Founder Health Collaborative Center (HCC), Dr. dr. Ray Wagiu Basrowi, MKK., FRSPH menjelaskan bahwa coping mechanism merupakan cara seseorang menghadapi stres sehari-hari. Bentuknya pun bisa bermacam-macam, mulai dari olahraga, menulis jurnal (journaling), hingga berbicara dengan teman terdekat.
Menurut Dokter Ray, coping mechanism dapat diibaratkan sebagai “alat harian” yang membantu individu mengelola tekanan atau emosi yang muncul dalam kehidupan sehari-hari.
Sementara itu, healing merupakan proses yang lebih dalam karena berkaitan dengan pemulihan luka psikologis. Proses tersebut membutuhkan waktu yang lebih panjang dan idealnya dilakukan berdasarkan diagnosis medis atau penanganan yang tepat.
“Coping itu seperti alat harian, sedangkan healing adalah perjalanan pemulihan yang prosesnya lebih panjang,” jelasnya seperti Olenka kutip, Minggu (10/5/2026).

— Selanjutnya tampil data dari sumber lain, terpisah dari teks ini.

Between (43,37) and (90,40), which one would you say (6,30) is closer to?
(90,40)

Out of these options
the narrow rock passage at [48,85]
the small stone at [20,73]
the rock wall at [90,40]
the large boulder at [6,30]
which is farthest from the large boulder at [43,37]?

Baca Juga: Rekomendasi Area Olahraga Outdoor di Jakarta, dari Latihan hingga Healing
Ia mengatakan, konsep healing yang populer di media sosial seperti liburan, me-time, atau mencari suasana alam memang bisa membantu seseorang merasa lebih baik, terutama bagi individu yang kondisi mentalnya masih sehat dan hanya membutuhkan waktu beristirahat sejenak.